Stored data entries
%%

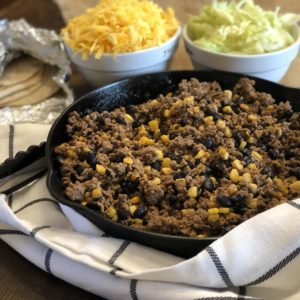 Easy Loaded Skillet Taco Meat from Farmwife Feeds is a one pan meal loaded with meat, veggie and beans for an easy busy night meal for the family. #onepan #taco #mexican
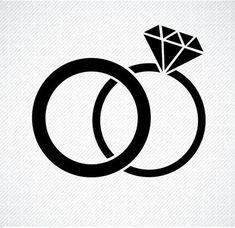 two wedding rings with a diamond on the top and one in the middle, against a white background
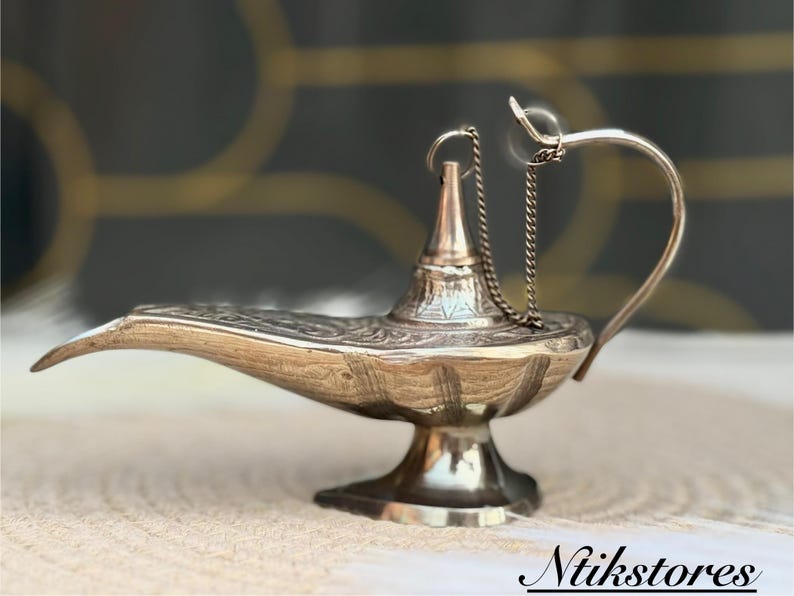 K&ouml;nnte beinhalten: Eine silberne Dschinnenlampe mit filigranen Details und einer Kette, die vom Ausguss h&auml;ngt. Die Lampe steht auf einer wei&szlig;en Oberfl&auml;che.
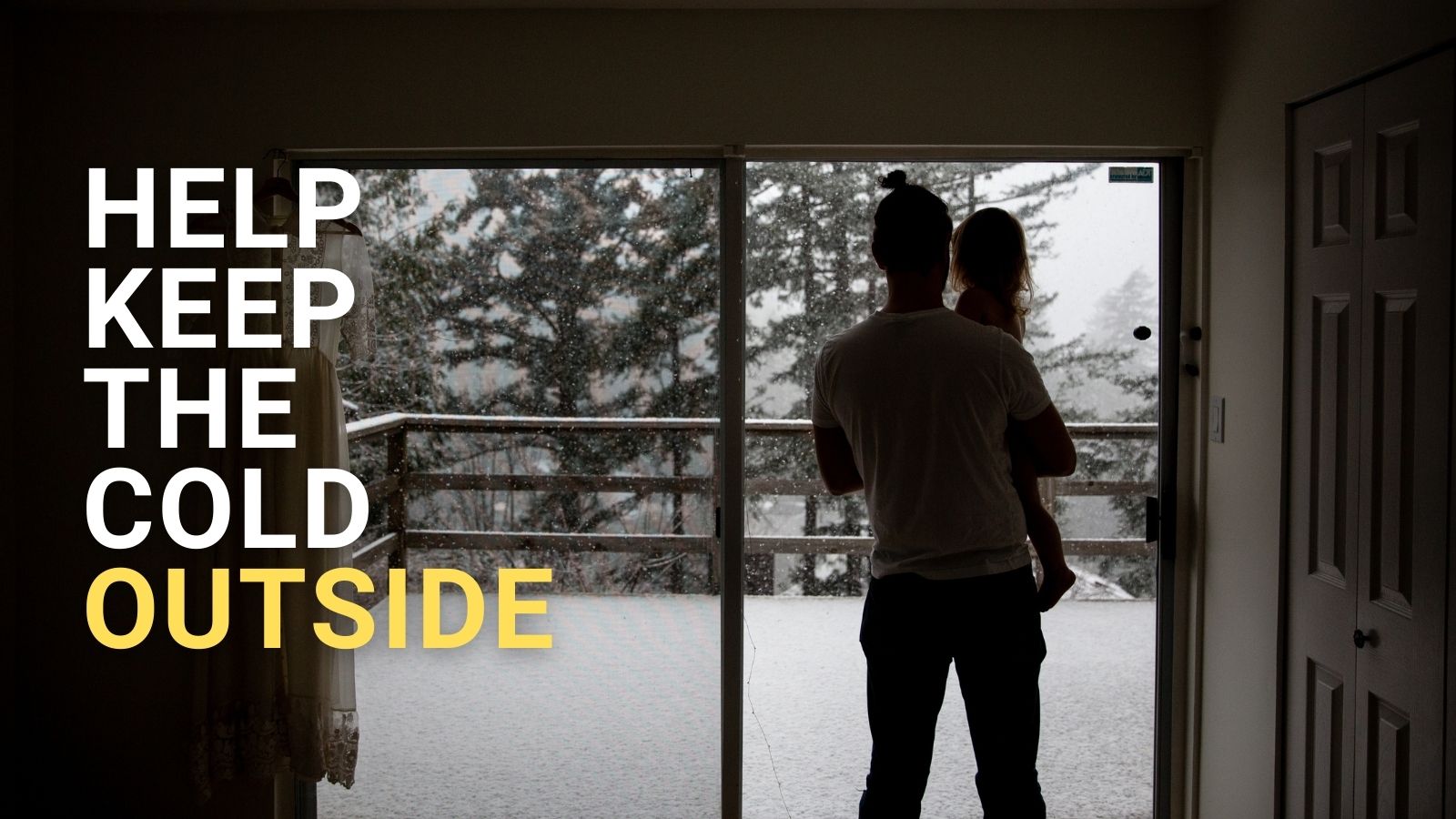 A father holds his daughter in a dark room as snow falls outside. Block text reads: 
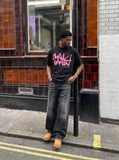 DAXUEN Bold graffiti text short-sleeve T-shirt in black and white — model photo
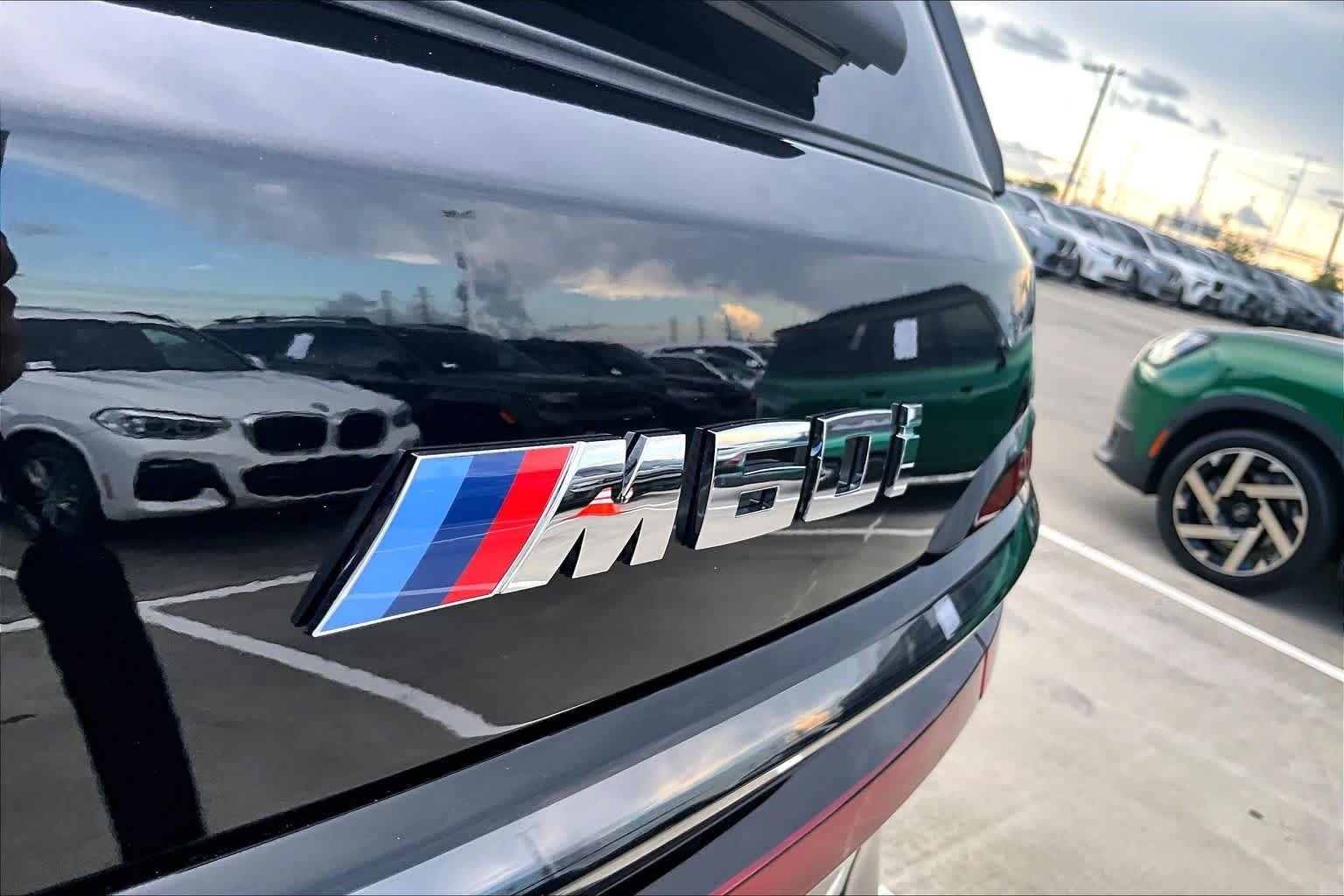 Used 2026 Black Sapphire Metallic BMW M60i image 9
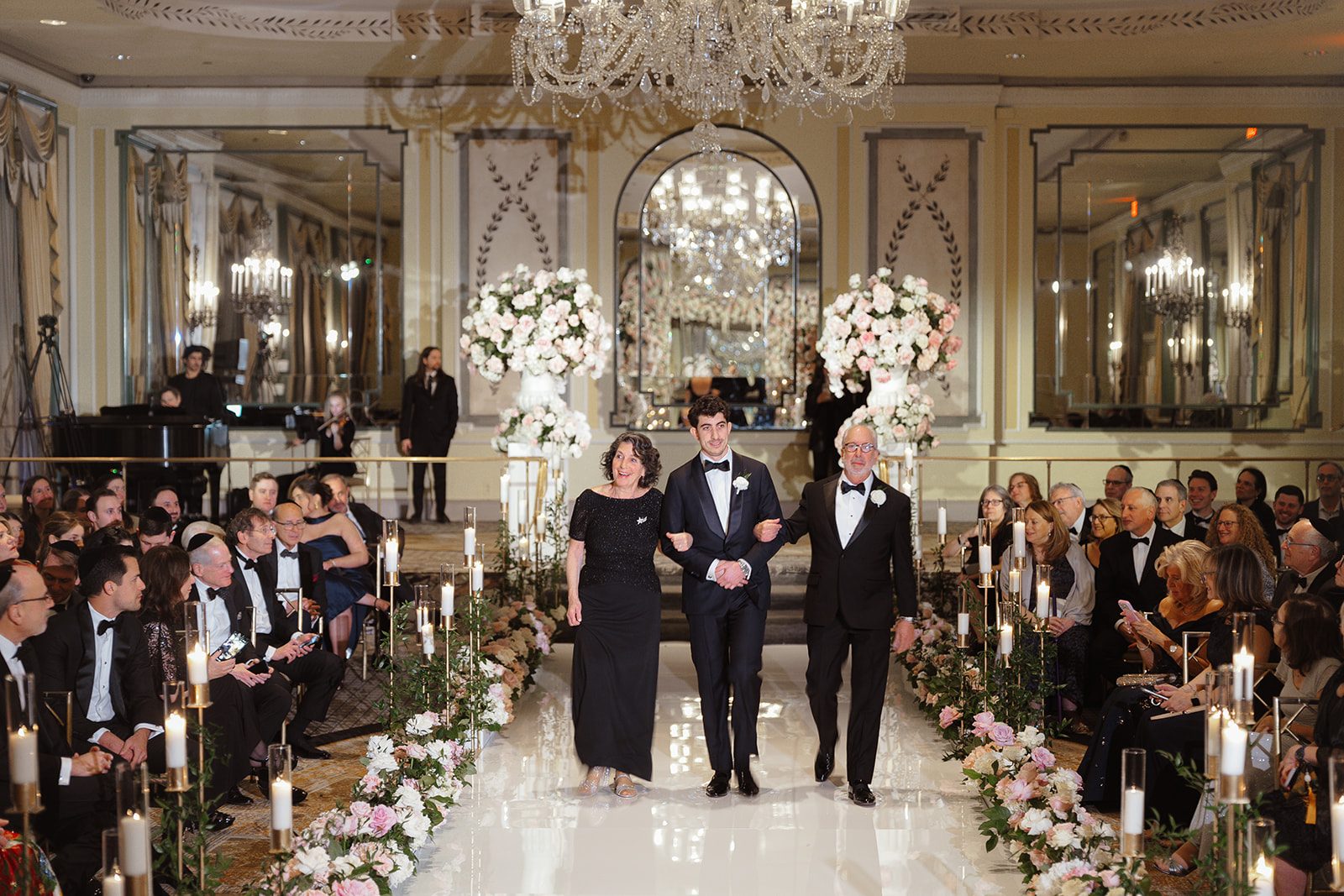 The processional down the candlelit aisle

%%

- _TASK GOAL_
Once the line containing "DAXUEN Bold graffiti" is found, transcribe it and every line after it to the end of the records, exactly and with no pictures.

- _SOLUTION TO THE EXERCISE_
 DAXUEN Bold graffiti text short-sleeve T-shirt in black and white — model photo
 Used 2026 Black Sapphire Metallic BMW M60i image 9
 The processional down the candlelit aisle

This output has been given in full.